[Data extracted from a collection]
——————
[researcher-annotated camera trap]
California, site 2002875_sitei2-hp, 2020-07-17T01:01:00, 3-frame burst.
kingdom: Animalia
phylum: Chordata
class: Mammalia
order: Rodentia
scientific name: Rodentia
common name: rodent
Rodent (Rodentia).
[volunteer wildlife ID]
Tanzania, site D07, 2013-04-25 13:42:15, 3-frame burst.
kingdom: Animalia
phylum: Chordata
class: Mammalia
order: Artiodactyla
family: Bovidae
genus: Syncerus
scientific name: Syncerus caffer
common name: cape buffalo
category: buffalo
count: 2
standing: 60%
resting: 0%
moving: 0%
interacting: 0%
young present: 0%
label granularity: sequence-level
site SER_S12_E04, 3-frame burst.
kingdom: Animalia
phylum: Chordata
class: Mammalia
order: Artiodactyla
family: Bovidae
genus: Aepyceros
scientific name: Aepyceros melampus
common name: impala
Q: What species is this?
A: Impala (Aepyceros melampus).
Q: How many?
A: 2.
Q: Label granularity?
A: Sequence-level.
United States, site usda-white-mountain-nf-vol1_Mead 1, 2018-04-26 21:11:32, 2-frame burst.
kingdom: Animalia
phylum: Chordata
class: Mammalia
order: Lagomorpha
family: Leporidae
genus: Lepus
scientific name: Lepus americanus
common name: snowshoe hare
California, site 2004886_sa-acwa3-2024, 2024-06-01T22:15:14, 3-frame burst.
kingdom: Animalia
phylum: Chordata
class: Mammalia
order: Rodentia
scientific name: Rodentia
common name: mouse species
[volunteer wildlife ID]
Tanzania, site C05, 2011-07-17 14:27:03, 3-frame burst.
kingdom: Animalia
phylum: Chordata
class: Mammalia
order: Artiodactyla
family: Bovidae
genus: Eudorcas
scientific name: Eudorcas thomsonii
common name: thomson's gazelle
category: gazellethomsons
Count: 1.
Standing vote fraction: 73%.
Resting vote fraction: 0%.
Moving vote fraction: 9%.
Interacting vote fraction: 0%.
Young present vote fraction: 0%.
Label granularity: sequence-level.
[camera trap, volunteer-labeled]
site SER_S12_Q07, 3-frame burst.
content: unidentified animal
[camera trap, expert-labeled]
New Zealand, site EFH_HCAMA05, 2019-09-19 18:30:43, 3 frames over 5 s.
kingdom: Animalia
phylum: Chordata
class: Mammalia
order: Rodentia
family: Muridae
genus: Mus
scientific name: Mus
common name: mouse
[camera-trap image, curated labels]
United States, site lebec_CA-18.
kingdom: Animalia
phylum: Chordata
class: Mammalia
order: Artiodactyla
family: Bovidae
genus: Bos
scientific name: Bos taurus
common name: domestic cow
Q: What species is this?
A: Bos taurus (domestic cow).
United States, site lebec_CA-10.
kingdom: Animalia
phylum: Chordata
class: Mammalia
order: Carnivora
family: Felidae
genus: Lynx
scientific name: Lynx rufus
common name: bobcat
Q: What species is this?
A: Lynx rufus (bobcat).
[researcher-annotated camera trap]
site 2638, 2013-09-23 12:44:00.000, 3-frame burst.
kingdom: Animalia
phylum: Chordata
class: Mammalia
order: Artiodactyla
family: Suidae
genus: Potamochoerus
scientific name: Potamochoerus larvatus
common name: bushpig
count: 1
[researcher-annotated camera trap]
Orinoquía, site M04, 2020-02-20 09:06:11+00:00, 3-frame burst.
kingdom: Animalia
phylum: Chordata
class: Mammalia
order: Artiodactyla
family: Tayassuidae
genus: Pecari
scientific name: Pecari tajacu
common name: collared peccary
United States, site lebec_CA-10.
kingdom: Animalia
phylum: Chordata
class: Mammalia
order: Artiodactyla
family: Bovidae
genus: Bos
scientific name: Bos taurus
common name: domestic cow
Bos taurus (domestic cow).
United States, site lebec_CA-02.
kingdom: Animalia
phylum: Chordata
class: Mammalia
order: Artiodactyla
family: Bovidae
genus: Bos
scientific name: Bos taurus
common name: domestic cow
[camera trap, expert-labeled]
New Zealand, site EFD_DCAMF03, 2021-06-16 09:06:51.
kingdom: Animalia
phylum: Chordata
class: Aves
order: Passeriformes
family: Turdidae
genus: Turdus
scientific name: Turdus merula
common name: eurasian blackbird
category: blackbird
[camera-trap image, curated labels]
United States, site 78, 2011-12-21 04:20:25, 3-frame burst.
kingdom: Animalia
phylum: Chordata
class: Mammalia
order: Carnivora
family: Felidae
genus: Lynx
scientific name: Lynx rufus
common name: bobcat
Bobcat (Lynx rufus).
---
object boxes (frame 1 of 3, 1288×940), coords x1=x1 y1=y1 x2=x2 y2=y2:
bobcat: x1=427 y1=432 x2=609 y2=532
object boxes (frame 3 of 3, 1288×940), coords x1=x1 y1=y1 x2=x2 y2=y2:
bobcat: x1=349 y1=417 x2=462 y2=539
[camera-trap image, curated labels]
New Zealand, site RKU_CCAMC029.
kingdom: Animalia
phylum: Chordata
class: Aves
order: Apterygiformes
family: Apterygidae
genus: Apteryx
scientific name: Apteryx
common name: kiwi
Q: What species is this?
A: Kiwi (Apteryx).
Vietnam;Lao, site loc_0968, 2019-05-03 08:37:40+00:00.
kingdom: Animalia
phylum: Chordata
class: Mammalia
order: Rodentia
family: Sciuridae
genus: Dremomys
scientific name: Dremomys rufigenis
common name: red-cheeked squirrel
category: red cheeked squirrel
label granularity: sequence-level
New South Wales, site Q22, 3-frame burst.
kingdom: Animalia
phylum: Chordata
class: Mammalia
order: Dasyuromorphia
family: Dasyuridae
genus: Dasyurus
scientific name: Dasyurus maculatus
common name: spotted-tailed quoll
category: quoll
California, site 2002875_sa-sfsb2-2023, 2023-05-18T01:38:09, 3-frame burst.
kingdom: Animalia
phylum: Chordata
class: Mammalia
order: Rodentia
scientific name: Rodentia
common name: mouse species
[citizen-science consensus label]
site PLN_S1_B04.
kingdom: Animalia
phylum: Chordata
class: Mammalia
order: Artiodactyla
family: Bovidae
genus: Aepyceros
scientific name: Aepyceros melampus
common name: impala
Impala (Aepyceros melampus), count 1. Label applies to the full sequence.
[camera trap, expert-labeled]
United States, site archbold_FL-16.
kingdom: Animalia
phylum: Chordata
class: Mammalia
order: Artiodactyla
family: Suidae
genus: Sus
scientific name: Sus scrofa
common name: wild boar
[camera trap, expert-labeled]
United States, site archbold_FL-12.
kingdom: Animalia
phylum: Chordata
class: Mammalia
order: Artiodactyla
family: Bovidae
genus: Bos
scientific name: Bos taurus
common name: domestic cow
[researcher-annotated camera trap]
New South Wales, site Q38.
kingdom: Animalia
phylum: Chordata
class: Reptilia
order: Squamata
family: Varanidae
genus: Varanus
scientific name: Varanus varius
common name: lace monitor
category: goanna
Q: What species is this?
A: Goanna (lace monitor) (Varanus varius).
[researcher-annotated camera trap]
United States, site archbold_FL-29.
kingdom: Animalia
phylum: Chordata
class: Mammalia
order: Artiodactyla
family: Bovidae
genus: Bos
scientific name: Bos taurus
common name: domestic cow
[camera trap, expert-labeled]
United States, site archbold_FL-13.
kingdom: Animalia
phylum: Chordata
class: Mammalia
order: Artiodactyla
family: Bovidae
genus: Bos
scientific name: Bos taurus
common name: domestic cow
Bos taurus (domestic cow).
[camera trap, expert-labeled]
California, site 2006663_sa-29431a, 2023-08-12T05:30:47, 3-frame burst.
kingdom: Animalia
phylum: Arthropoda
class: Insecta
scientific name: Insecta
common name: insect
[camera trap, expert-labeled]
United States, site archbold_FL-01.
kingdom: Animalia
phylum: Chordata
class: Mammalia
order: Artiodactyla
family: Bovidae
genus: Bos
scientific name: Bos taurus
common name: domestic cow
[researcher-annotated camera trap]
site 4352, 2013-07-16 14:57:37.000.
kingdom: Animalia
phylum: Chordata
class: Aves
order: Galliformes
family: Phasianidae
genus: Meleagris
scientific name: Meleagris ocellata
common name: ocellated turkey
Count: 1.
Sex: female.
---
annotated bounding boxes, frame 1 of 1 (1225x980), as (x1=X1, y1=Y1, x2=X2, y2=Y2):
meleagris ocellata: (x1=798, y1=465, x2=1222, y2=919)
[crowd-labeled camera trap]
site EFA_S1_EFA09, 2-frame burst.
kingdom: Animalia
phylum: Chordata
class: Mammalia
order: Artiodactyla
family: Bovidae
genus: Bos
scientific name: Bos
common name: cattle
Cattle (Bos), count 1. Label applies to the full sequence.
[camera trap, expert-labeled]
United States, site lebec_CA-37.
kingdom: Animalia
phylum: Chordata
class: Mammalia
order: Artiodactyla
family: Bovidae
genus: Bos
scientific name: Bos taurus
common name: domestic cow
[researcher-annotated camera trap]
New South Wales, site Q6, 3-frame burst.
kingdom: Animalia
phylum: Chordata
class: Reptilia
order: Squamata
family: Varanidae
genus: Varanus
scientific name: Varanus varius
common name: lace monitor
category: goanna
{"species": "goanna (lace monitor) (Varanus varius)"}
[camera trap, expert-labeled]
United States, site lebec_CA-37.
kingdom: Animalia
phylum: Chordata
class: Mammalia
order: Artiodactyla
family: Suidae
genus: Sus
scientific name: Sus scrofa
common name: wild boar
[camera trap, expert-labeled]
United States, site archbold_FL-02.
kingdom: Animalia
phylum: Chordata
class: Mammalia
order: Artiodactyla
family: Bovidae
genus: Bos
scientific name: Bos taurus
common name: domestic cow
——————
## EXERCISE AIM:
Print the first line of the records above and each line after it, exactly, through the line with "Label granularity: sequence-level.".

## ANSWER TO THE PROBLEM:
[researcher-annotated camera trap]
California, site 2002875_sitei2-hp, 2020-07-17T01:01:00, 3-frame burst.
kingdom: Animalia
phylum: Chordata
class: Mammalia
order: Rodentia
scientific name: Rodentia
common name: rodent
Rodent (Rodentia).
[volunteer wildlife ID]
Tanzania, site D07, 2013-04-25 13:42:15, 3-frame burst.
kingdom: Animalia
phylum: Chordata
class: Mammalia
order: Artiodactyla
family: Bovidae
genus: Syncerus
scientific name: Syncerus caffer
common name: cape buffalo
category: buffalo
count: 2
standing: 60%
resting: 0%
moving: 0%
interacting: 0%
young present: 0%
label granularity: sequence-level
site SER_S12_E04, 3-frame burst.
kingdom: Animalia
phylum: Chordata
class: Mammalia
order: Artiodactyla
family: Bovidae
genus: Aepyceros
scientific name: Aepyceros melampus
common name: impala
Q: What species is this?
A: Impala (Aepyceros melampus).
Q: How many?
A: 2.
Q: Label granularity?
A: Sequence-level.
United States, site usda-white-mountain-nf-vol1_Mead 1, 2018-04-26 21:11:32, 2-frame burst.
kingdom: Animalia
phylum: Chordata
class: Mammalia
order: Lagomorpha
family: Leporidae
genus: Lepus
scientific name: Lepus americanus
common name: snowshoe hare
California, site 2004886_sa-acwa3-2024, 2024-06-01T22:15:14, 3-frame burst.
kingdom: Animalia
phylum: Chordata
class: Mammalia
order: Rodentia
scientific name: Rodentia
common name: mouse species
[volunteer wildlife ID]
Tanzania, site C05, 2011-07-17 14:27:03, 3-frame burst.
kingdom: Animalia
phylum: Chordata
class: Mammalia
order: Artiodactyla
family: Bovidae
genus: Eudorcas
scientific name: Eudorcas thomsonii
common name: thomson's gazelle
category: gazellethomsons
Count: 1.
Standing vote fraction: 73%.
Resting vote fraction: 0%.
Moving vote fraction: 9%.
Interacting vote fraction: 0%.
Young present vote fraction: 0%.
Label granularity: sequence-level.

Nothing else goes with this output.